* EXERCISE BRIEF:
Reproduce everything in the Michael Elowitz profile from "Michael Elowitz is" down to "cell-based biomedical devices.".

* DOCUMENT SEGMENT:
>>>>
Michael Elowitz | AIChE

Michael Elowitz

Professor
California Institute of Technology and Howard Hughes Medical Institute

Michael Elowitz is a Professor of Biology and Biological Engineering; Investigator, Howard Hughes Medical Institute; Executive Officer for Biological Engineering. Michael Elowitz seeks to understand how core cellular capabilities such as communication, decision-making, and epigenetic memory are implemented by molecular circuits of interacting genes and proteins. The lab combines the engineering of synthetic circuits with mathematical modeling of natural circuits, and single cell dynamic analysis techniques. Projects aim to improve our ability to predictably control cellular behaviors, and provide a foundation for a new generation of cell-based biomedical devices.
<<<<
Dataset entries
>>>>
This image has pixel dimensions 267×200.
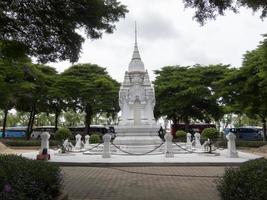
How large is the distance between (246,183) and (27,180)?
3.50m

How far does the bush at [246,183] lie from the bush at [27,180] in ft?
10.3

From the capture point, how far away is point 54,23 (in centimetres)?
1172

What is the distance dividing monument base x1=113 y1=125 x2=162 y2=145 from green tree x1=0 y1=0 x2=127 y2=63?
45.6 ft

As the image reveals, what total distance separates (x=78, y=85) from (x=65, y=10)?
35.2 meters

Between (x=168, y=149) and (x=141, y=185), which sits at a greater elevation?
(x=168, y=149)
<<<<
* EXERCISE RESULT:
Michael Elowitz is a Professor of Biology and Biological Engineering; Investigator, Howard Hughes Medical Institute; Executive Officer for Biological Engineering. Michael Elowitz seeks to understand how core cellular capabilities such as communication, decision-making, and epigenetic memory are implemented by molecular circuits of interacting genes and proteins. The lab combines the engineering of synthetic circuits with mathematical modeling of natural circuits, and single cell dynamic analysis techniques. Projects aim to improve our ability to predictably control cellular behaviors, and provide a foundation for a new generation of cell-based biomedical devices.